By March tenth you would not be thinking about fish. You'd be thinking about seals. Already outport lads were in St. John's seeking berths on the sealing fleets.

They filled every boarding house. More bunked out in crowds at the fire hail. William had seen them drinking mugs of tea and reckoning what they'd make on the ice fields. Some nights the fire halls were filled. William saw young men walking downtown all night. Walking to keep warm. Waiting for a berth on the ice.

It wasn't just outport men who hoped for work in St. John's. There were always stowaways. The molasses shortage meant times were hard in Barbados this year. A crowd of black men hid themselves in casks on the brigantine Grace. They tumbled onto the south side looking for work. Two weeks later they were sent home on the Clementine.

William read in the paper that people were out of work all over the world this winter. In England thousands of unemployed men had marched on the London Parliament. It wasn't only here.

Everyone had the same golden dream. Nobody wanted to wake up from it even though they knew it wasn't true.

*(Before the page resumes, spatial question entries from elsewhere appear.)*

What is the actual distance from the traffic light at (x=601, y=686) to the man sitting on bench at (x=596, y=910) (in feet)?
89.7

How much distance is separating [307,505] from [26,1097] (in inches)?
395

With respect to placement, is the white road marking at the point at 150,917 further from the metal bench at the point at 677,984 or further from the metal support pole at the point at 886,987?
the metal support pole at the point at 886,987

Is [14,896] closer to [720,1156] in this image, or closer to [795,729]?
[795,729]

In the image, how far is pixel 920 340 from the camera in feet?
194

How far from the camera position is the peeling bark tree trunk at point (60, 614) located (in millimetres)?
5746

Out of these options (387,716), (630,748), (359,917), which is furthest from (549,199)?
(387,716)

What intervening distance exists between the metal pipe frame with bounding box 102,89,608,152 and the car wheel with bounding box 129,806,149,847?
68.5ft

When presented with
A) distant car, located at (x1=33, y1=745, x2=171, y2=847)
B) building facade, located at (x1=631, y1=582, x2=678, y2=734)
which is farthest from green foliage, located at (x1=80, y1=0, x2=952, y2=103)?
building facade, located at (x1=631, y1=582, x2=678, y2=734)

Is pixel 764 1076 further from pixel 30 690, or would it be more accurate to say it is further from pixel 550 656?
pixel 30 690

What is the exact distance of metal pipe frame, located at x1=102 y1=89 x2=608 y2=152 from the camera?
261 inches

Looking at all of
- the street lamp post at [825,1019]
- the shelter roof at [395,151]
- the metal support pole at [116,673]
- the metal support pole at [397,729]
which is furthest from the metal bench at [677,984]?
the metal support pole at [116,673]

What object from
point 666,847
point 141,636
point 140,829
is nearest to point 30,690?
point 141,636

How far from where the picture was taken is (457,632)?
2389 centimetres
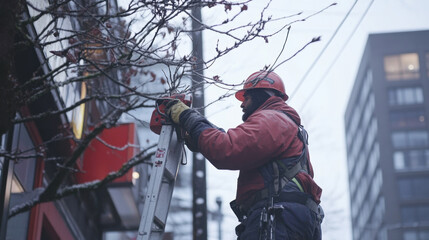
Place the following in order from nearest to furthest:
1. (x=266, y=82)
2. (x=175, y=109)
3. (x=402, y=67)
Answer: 1. (x=175, y=109)
2. (x=266, y=82)
3. (x=402, y=67)

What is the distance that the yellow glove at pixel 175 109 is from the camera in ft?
15.6

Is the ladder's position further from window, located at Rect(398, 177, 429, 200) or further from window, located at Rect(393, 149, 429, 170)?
window, located at Rect(393, 149, 429, 170)

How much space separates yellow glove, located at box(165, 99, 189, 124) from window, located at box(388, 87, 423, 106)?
7849 centimetres

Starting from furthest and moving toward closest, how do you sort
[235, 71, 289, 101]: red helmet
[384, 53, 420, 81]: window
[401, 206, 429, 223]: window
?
[384, 53, 420, 81]: window, [401, 206, 429, 223]: window, [235, 71, 289, 101]: red helmet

He passed St. Mary's Church and stopped on Job's Bridge to watch youngsters playing on ice. The other day five boys had drifted down the harbour on an ice pan. They called for help at the opening of the narrows. Lettie Duggan's son John put off from the south side and rescued them. They promised not to play the game again. William saw two of them down there now.

"Get yourselves home out of it!" he called. The boys used poles to push their ice raft under the bridge. He could hear their muffled laughter under him. He wouldn't mind being down there too. But he crossed the bridge.